Kemal’in Füsunda, Mümtaz’ın Nuran da, Raif efendi’nin Maria
Puder de Gördükleri kadar gerçek ve kesif miydi ki benim sende
gördüklerim?
Yoksa fotoğraf çekilirken masuscuktan da olsa gülme
alışkanlığımızın bir türevimi yaşadıklarımız. Yani zorunda gibi davranma
alışkanlığımız.
Bizler birçok alışkanlığımızı doğuştan kucağımıza atılmış
buluruz, geri kalanları ise kendi çapımız esasında geçmişimizden deneyimleriz.
Peki, ben bu en temel ihtiyacımı doğuştan mı bulmuştum yoksa
kendim mi deneyimlemiştim. Çok düşünmeye gerek yok yüzde olarak çok büyük bir
kısmını binlerce yıllık bir medeniyetin bilgeliği vermişti bana.
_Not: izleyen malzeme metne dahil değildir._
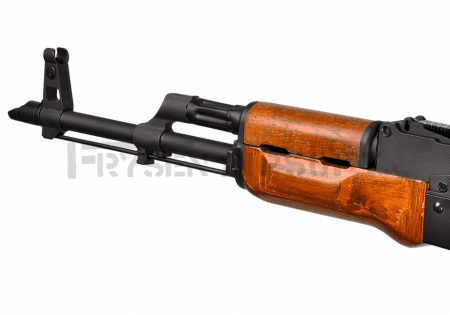 Cyma AKMS Full Metal
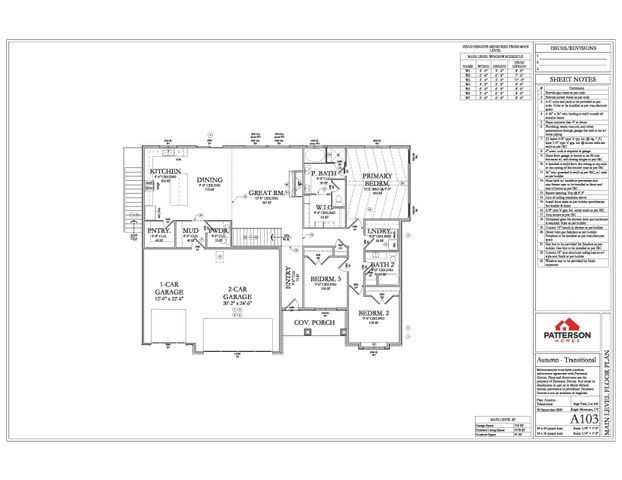 5394 N HONEY SUCKLE WAY, Eagle Mountain, UT 84005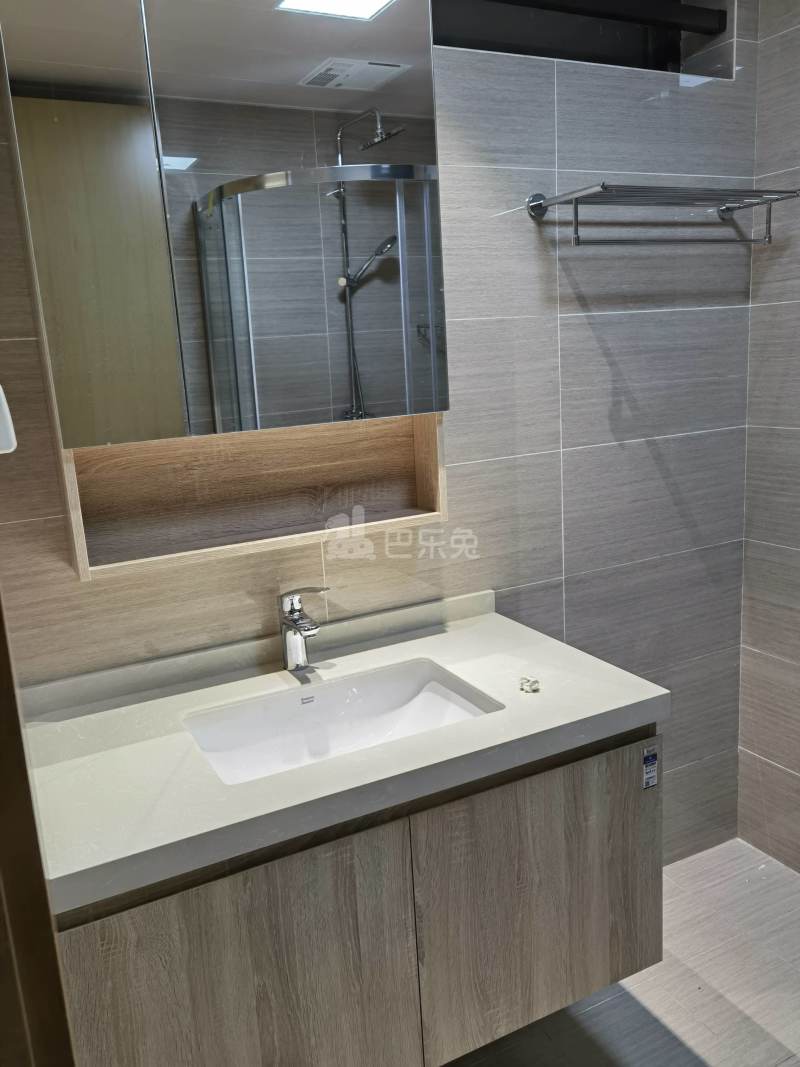 青奥村13339698周边环境图4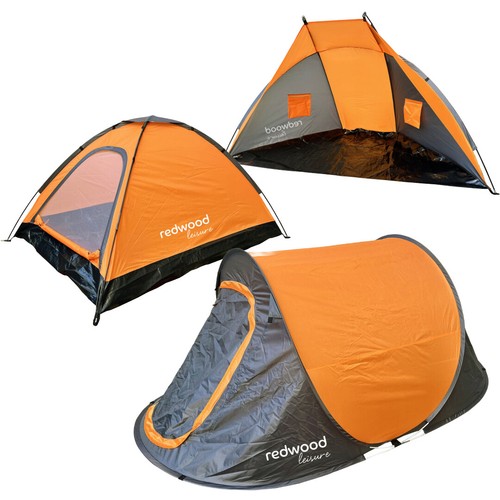 Camping beach festival tents - festival,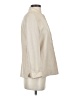 Kasper Ivory Blazer Size 4 - photo 4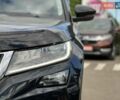 Чорний Шкода Kodiaq, об'ємом двигуна 1.97 л та пробігом 119 тис. км за 29999 $, фото 9 на Automoto.ua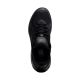 4. Buty Puma X-Ray 4 Warm czarne 404747 01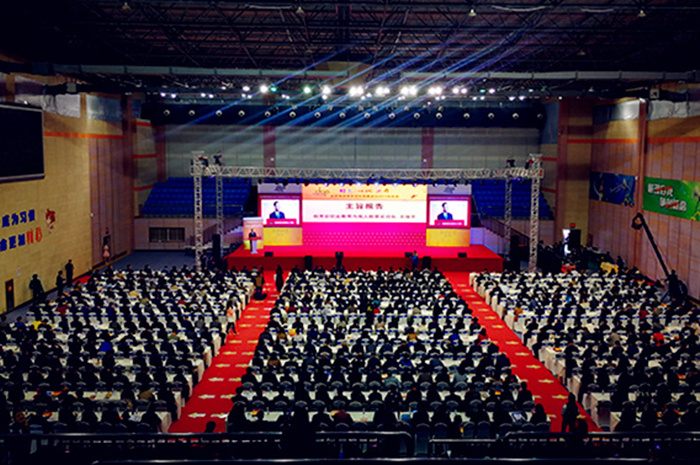 1510646799233404.jpg 20171113084035.jpg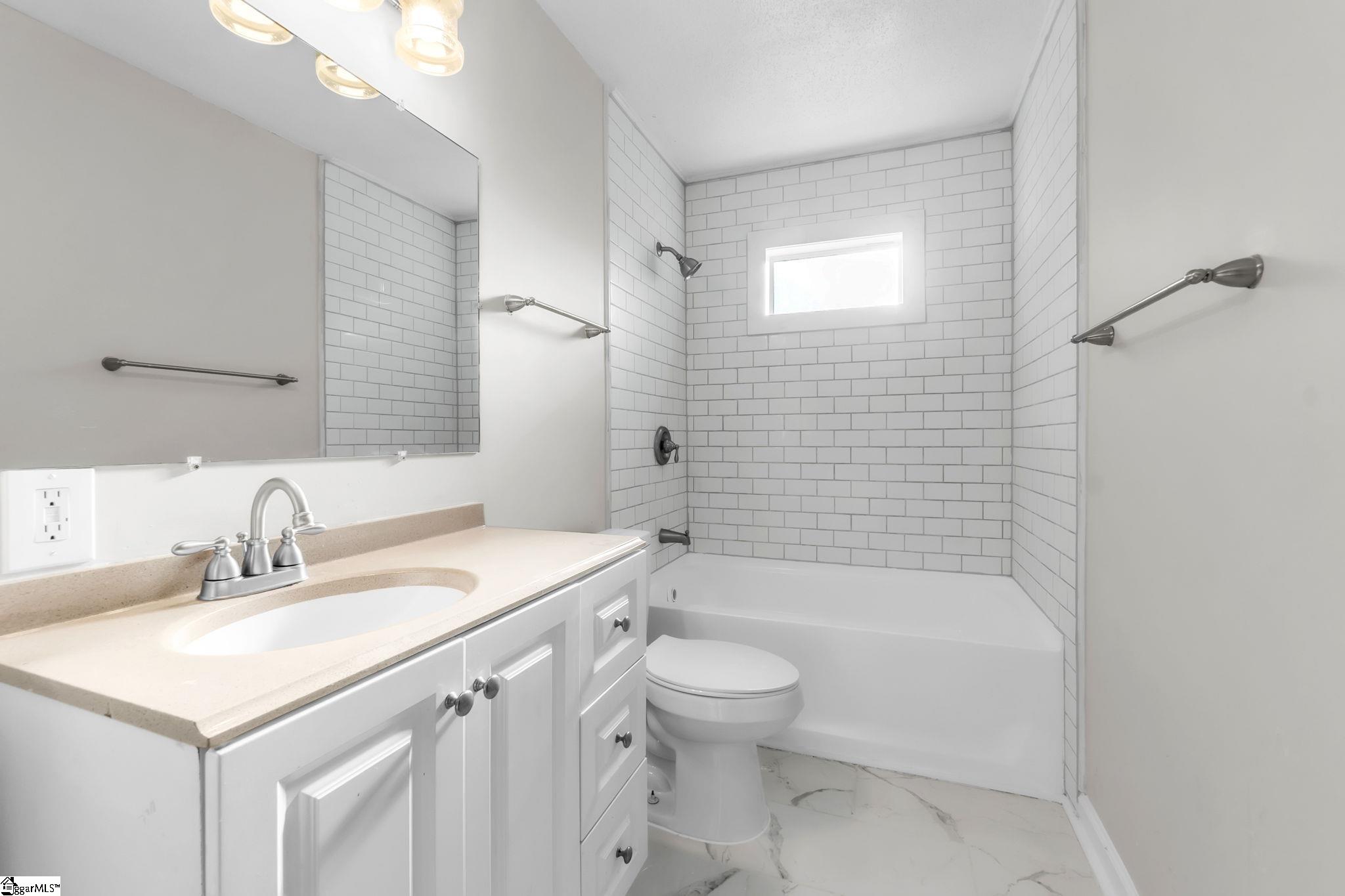 116 Valley Drive Property Photo 18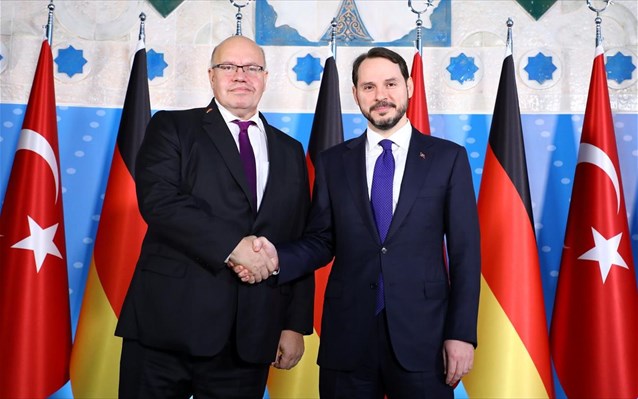peter-altmaier-mperat-almpairak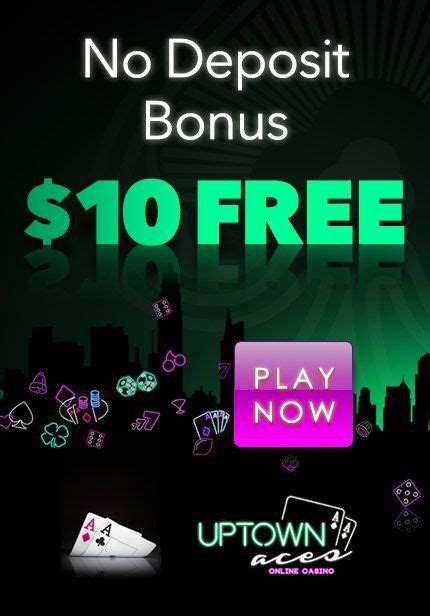 uptown casino mobile|Games: Welcome to Uptown Aces Casino Lobby.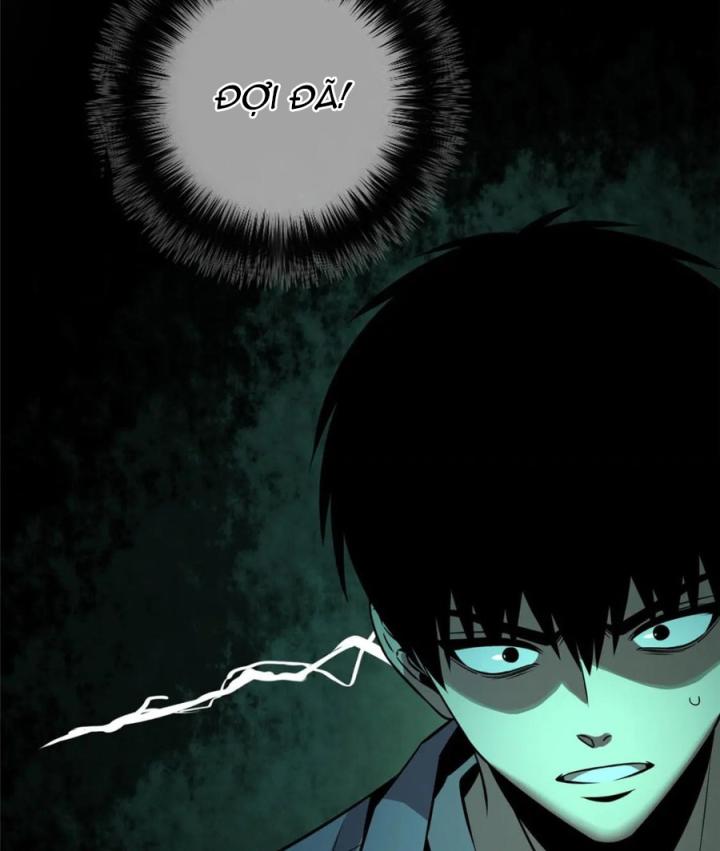 Cuồng Thám Chapter 132 - Trang 3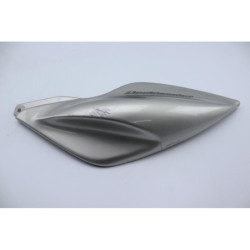 Coque arrière gauche YAMAHA AEROX 50 R 1999 à 2000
Peki, durum bundan ibaretken biz hala hangi hareketlerimizi
kendi öz irademize dayanarak yapıyoruz. O kadar az ki! Biz genelde anlık
ihtiyaçlarımızı anlık kararlarımızla öz irademize dayandırırız. Evlenmek, çocuk
sahibi olmak, sabah, öğlen, akşam olmak üzere 3 öğün yemek yemek ya da
sonsuzluğa uğurladığımız sevdiklerimizin ardından ağıt yakmak ve daha binlerce
alışkanlığımızın kökeninde geçmiş milyonlarca insanın hatırası ve parmağı var. O
vakit demeyin ki bana tam anlamıyla özgürüz. Biz işlediğimiz günahlarımızda
bile geçmişin ürünüyüz, geçmişi tekrarlıyoruz.
Bak aşkla başladığım cümlemi özgürlükle bitirdim ne ironik değil mi?